Kimberly takes a sip of her drink, rolling her eyes.

  “You guys . . .” I begin weakly, defenseless against them.

  See, the thing is: I don’t like hooking up with random strangers—that’s Vivian’s gig, not mine. Another thing? I’m stupidly holding out for one passionate night from a certain someone who didn’t know I even existed until yesterday when I quit, despite the many times we’ve been in the same room together, no fraternizing policy or not.

  I glumly recite the rules from the Employee Handbook in my head:

  “No employee of Roam, Inc. may date another employee who is separated by more than one level in the heirarchy. This includes an employee who reports to their boss’s counterpart in another department.”

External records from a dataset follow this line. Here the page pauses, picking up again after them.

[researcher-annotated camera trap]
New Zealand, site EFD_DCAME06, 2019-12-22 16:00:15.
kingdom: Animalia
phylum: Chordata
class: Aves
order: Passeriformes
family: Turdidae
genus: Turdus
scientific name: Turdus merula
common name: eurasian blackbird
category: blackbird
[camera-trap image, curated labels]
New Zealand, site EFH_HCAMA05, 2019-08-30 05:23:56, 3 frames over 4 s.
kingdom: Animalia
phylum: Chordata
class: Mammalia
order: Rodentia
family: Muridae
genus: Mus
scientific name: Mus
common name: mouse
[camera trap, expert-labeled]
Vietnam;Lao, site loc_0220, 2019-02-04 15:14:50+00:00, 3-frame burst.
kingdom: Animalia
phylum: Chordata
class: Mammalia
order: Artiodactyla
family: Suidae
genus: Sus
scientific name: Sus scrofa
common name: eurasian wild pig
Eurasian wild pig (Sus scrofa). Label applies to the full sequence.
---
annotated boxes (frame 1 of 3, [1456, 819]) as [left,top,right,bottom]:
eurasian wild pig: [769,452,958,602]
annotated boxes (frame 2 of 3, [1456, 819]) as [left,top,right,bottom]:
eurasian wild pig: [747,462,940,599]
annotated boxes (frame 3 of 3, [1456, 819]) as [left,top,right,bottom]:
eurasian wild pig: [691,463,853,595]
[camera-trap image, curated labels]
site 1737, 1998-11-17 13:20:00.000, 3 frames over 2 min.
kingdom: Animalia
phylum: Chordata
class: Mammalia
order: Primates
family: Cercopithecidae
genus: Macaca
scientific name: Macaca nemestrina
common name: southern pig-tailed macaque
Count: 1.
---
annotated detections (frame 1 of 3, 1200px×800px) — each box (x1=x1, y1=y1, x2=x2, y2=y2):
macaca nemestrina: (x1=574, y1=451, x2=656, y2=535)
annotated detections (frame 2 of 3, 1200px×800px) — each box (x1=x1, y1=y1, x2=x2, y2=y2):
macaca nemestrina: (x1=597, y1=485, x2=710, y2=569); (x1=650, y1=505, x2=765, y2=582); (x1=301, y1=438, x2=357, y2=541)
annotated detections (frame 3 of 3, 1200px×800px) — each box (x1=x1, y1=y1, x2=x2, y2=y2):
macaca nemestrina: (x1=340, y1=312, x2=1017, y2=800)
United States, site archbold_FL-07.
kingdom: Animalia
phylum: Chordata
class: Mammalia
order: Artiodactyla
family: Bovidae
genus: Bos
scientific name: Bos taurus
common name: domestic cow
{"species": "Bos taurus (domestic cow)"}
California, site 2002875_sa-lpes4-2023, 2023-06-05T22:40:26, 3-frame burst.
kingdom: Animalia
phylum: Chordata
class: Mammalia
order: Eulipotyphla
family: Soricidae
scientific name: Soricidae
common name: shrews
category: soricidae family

  And it got better, via an addendum memo send round only thirty days ago:

  “No employee of Roam, Inc. may date an employee who reports to their boss’s counterpart in another department.”

  I’ve read these rules no less than one hundred times.

  Wishful thinking.

  Daydreaming.

  “Employees of Roam, Inc. who disregard this policy will be subject to disciplinary actions, up to and including immediate termination.”

  Termination: that was slightly sobering.

  I drink from the glass in front of me, disregarding my limit, and then shake my head when Vivian elbows me in the rib cage, knocking me out of my stupor.

  “Huh?”

  “That one.” Her tone is stalwart. Absolute. “The one with the tailor-made suit jacket, messy hair. Drop-dead gorgeous jaw—”

  “Holy—”

  “Shit.”

  It’s a collective gasp from my friends. Collective cursing.

  Collective covering.

  All three of my friends fly back on their asses and duck for cover.

  “What the ever loving . . . What the hell is he doing here?” Kimberly breathes, putting a napkin in front of her face. To mask it?

  “The nerve of him.” Viv ducks under her cardigan like it’s a cloak of invisibility. “This is our drinking hole, not his.”

  Gen’s eyes are narrowed into dangerous slits as she stares at me, hiding behind the bowl of popcorn. “Cover your face, or he’ll see you.”